I’m glad I’m not in High School anymore. I’m in relationship with a wonderful man. One of the things I love most about the relationship is that I’m being authentic. It wasn’t always like that. Even though I had graduated from High School I was still acting like a love-struck teenager in my 20s. I was pre-occupied with worrying about what my partner/date thought. Do you sometimes find yourself not saying something because you are afraid you are too much? Too boring? Not cool/hype enough? Too loud? Too honest? Not good enough? Too deep too early?Well, I used to be afraid that I wasn’t good enough. Over the course of my psychology MA studies I came to realize that fear often prevents people from being authentic.
I vividly remember the day I gave myself permission to be authentic. It was a gray and rainy winter day. I was wrapped up in a soft blanket with a cup of hot cocoa watching the movie “Pride and Prejudice” (I like period pieces from time to time). Watching Elizabeth Bennet’s struggle with family and societal expectations, her outspoken nature, love, and prejudice helped me understand the power of fear in my own life. I realized that if I don’t give myself permission to be who I am, no one will. The men in my life sure won’t, nor is it their job. Right then and there I decided to express myself authentically in my relationships. Sometimes, I still feel afraid and now I give myself permission to express that authentically as well.
Souza’spoem “ Dance as though no one is watching you. Love as though you have never been hurt before. Sing as though no one can hear you. Live as though heaven is on earth”, continues to inspire me to have the courage to express myself honestly. How can you connect with your true voice and express yourself authentically? I've found this Mini Exercise to be a helpful first step:
Think of a person or a place that you love, where you can be yourself. Remember the last time you where with them or at this place. For me it is being at the beach in the morning when the air is crisp. Become aware of what you smell, feel, hear, see, and taste. Now, imagine that you lived in a friendly world where people welcomed each other’s thoughts, ideas, and feelings. In this world you only have to focus on communicating yourself authentically. Now ask yourself these questions:
- What am I noticing about myself right now? What body sensations am I noticing? Am I feeling hot, cold, buzzing, pulling, pulsating, etc.?
- What am I thinking right now?
- What feelings am I aware of right now? Am I feeling sad, angry, joy, fear?
Throughout, the exercise it helps to take a few deep breaths that will help you to access your feelings even more easily. Now take out a notebook and write down what body sensations, feelings and thoughts you are aware of. You can practice this Mini Exercise every day to become intimately acquainted with your sensations, thoughts, and feelings . Once you feel comfortable with identifying your feelings and body sensations in any given moment, I encourage you to communicate them authentically to a friend, your date, or lover.

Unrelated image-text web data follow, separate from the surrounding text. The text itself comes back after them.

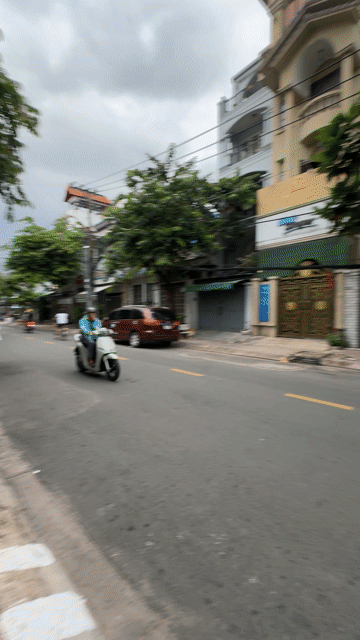Cho thuê Văn phòng, Mặt bằng kinh doanh Quận Tân Phú Tp Hồ Chí Minh diện tích 25 m² giá 7,4 triệu/tháng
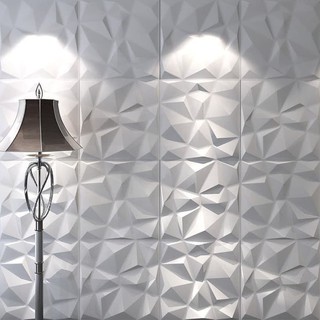  Wallpaper  Dinding Wallpaper  3D Plafon  Wallpanel PVC 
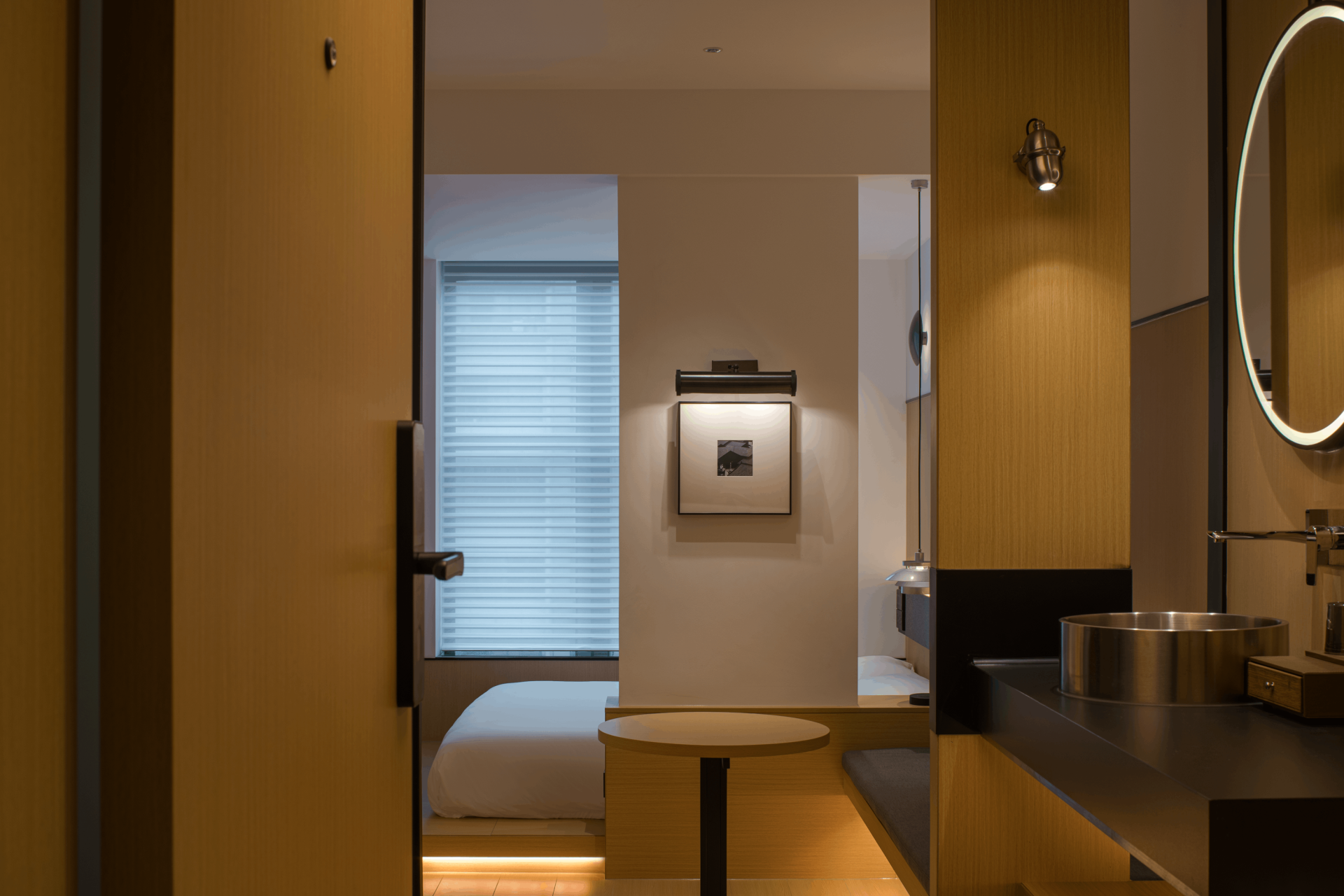 London Design Awards Winner - SFEEL Design Hotel Guojin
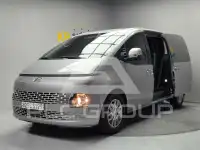 2022 Hyundai Staria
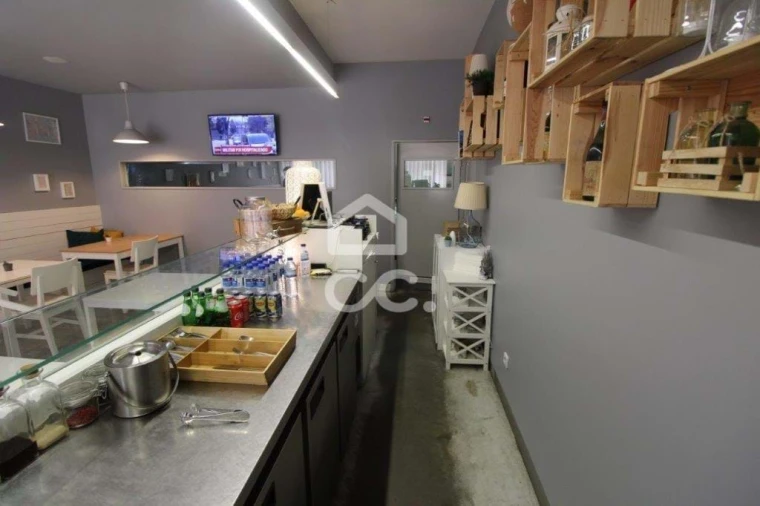 Negócio para Venda em Vila Nova de Famalicão e Calendário Foto 4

I've found that honoring my essence and giving myself permission to be me, lead me to attract my partner who honors me. Expressing yourself authentically for the sheer joy of liberating yourself will make you happier. Getting to know yourself and accepting yourself leads to the courage to express yourself honestly. Respecting your own thoughts, ideas, and wishes is the foundation for honoring your “yes’s” and “no’s”.